• Selected extract:

________________

So maybe that kind of first observation as Pastor Haugen was talking was how all these really do go together, unlimited atonement. But then another kind of layer there is the sacraments. Like, yes, Lutherans, you’ll ask them, like, when were you saved? And some might say, oh, when I was baptized. But Lutherans sometimes like to joke and really put the emphasis on 2000 years ago when Christ died and Rose. Like, that’s when I was saved. Right? That’s again trying to really just drill down on that objective justification.

But there is a sense in which also that work is brought into our lives through the sacraments. And that as we receive this, we also are receiving the assurance of that work 2000 years ago that we can’t see or touch being brought right into our lives, right into our congregations, and we are receiving it. And again, how beautiful that is, how peace inducing that is. Yes, Jesus died for you, and you can know that as you receive these gifts in faith.

[00:16:18] Andy: Yeah, that’s really good. One of the things I love doing at Shiloh is welcoming people in with the Apostolic reading, which is pure Gospel. It is this life with God, this welcome of the Father, Son and Holy Spirit, because I want them knowing they’re coming in beaten down from the world, they’re beaten up with their sin, they’re beaten up just with they. I want to welcome them in to not think they have to perform for God, as you talked about, Pastor Haugen, and not thinking that they have to, I got to show up for God and I got to do all these things to really earn my favor with him. But it’s like, no, just hear the Gospel. God is bringing you in. He’s welcoming you in to feed you and nourish you and just feed you through himself. And I love that.

[00:17:02] Pr. Haugen: One of the things perhaps to emphasize also in thinking about this is that this historic objective is delivered to us. And that, Matt, I think, is what you were saying. That’s the point. It’s delivered to us through the means of grace and the sacraments. There’s a visible, objective aspect to the sacraments, which is an encouragement and a comfort and so forth. The heart of the sacraments is the Gospel. And so the deliverance of this is also then, in the preaching and proclamation of the Gospel, that faith comes by hearing and hearing by the word of Christ and so forth. And so we gleefully rejoice as a congregation thinking of congregational emphasis. As a congregation, we gleefully receive the sacraments. We gleefully receive the proclamation of the Gospel Sunday after Sunday, and the necessity of that, the importance of that. We hear the gospel in the absolution.

That’s part of the beauty of the absolution. As part of our worship services in a congregation, we gather together, we confess our sin because we come as sinners, but then we hear the Proclamation, your sins are forgiven you for Jesus sake. For Jesus sake.

[00:18:27] Andy: Yeah, that’s so good. So we think about it personally, and you’re kind of already thinking about it corporately. But what happens if I understand the Gospel for myself and I understand Christ died for me? How does that transform how I see other people in the congregation and even outside the congregation? What does that do? How does that give me a paradigm or a lens to see other people.

________________

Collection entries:
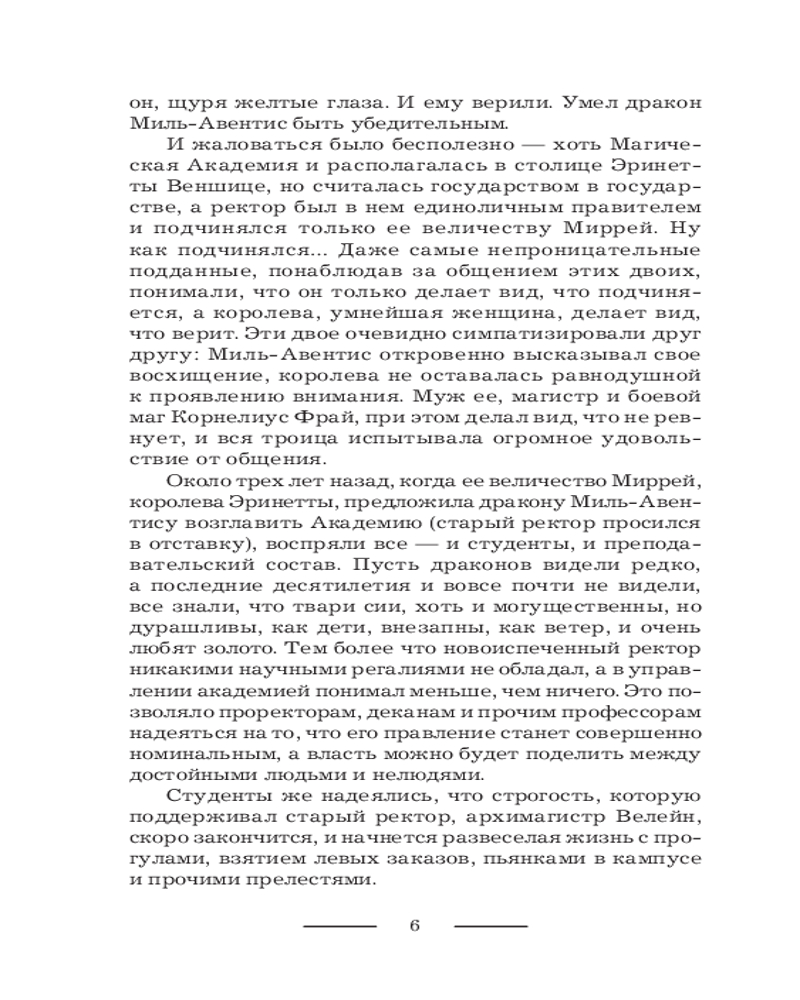 он, щуря желтые глаза. И ему верили. Умел дракон Миль-Авентис быть убедительным.

И жаловаться было бесполезно — хоть Магическая Академия и располагалась в столице Эринетты Веншице, но считалась государством в государстве, а ректор был в нем единоличным правителем и подчинялся только ее величеству Миррей. Ну как подчинялся... Даже самые непроницательные подданные, понаблюдав за общением этих двоих, понимали, что он только делает вид, что подчиняется, а королева, умнейшая женщина, делает вид, что верит. Эти двое очевидно симпатизировали друг другу: Миль-Авентис откровенно высказывал свое восхищение, королева не оставалась равнодушной к проявлению внимания. Муж ее, магистр и боевой маг Корнелиус Фрай, при этом делал вид, что не ревнует, и вся троица испытывала огромное удовольствие от общения.

Около трех лет назад, когда ее величество Миррей, королева Эринетты, предложила дракону Миль-Авентису возглавить Академию (старый ректор просился в отставку), воспряли все — и студенты, и преподавательский состав. Пусть драконов видели редко, а последние десятилетия и вовсе почти не видели, все знали, что твари сии, хоть и могущественны, но дурашливы, как дети, внезапны, как ветер, и очень любят золото. Тем более что новоиспеченный ректор никакими научными регалиями не обладал, а в управлении академией понимал меньше, чем ничего. Это позволяло проректорам, деканам и прочим профессорам надеяться на то, что его правление станет совершенно номинальным, а власть можно будет поделить между достойными людьми и нелюдями.

Студенты же надеялись, что строгость, которую поддерживал старый ректор, архимагистр Велейн, скоро закончится, и начнется развеселая жизнь с прогулами, взятием левых заказов, пьянками в кампусе и прочими прелестями.

6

________________

• Things to do:
a - Say whether each statement agrees with the transcript, answering yes or no and quoting the words of the transcript that settle it. (i) Andy describes the Apostolic reading used at Shiloh as pure Gospel. (ii) Pastor Haugen calls the law the heart of the sacraments. (iii) In the worship service described, the congregation confesses its sin before hearing that its sins are forgiven.
b - Retype the transcript word for word, everything from "But there is" down to "gifts in faith.".

• Results:
a -
(i) Yes: "welcoming people in with the Apostolic reading, which is pure Gospel"
(ii) No: "The heart of the sacraments is the Gospel."
(iii) Yes: "we confess our sin because we come as sinners, but then we hear the Proclamation, your sins are forgiven you for Jesus sake"

b -
But there is a sense in which also that work is brought into our lives through the sacraments. And that as we receive this, we also are receiving the assurance of that work 2000 years ago that we can’t see or touch being brought right into our lives, right into our congregations, and we are receiving it. And again, how beautiful that is, how peace inducing that is. Yes, Jesus died for you, and you can know that as you receive these gifts in faith.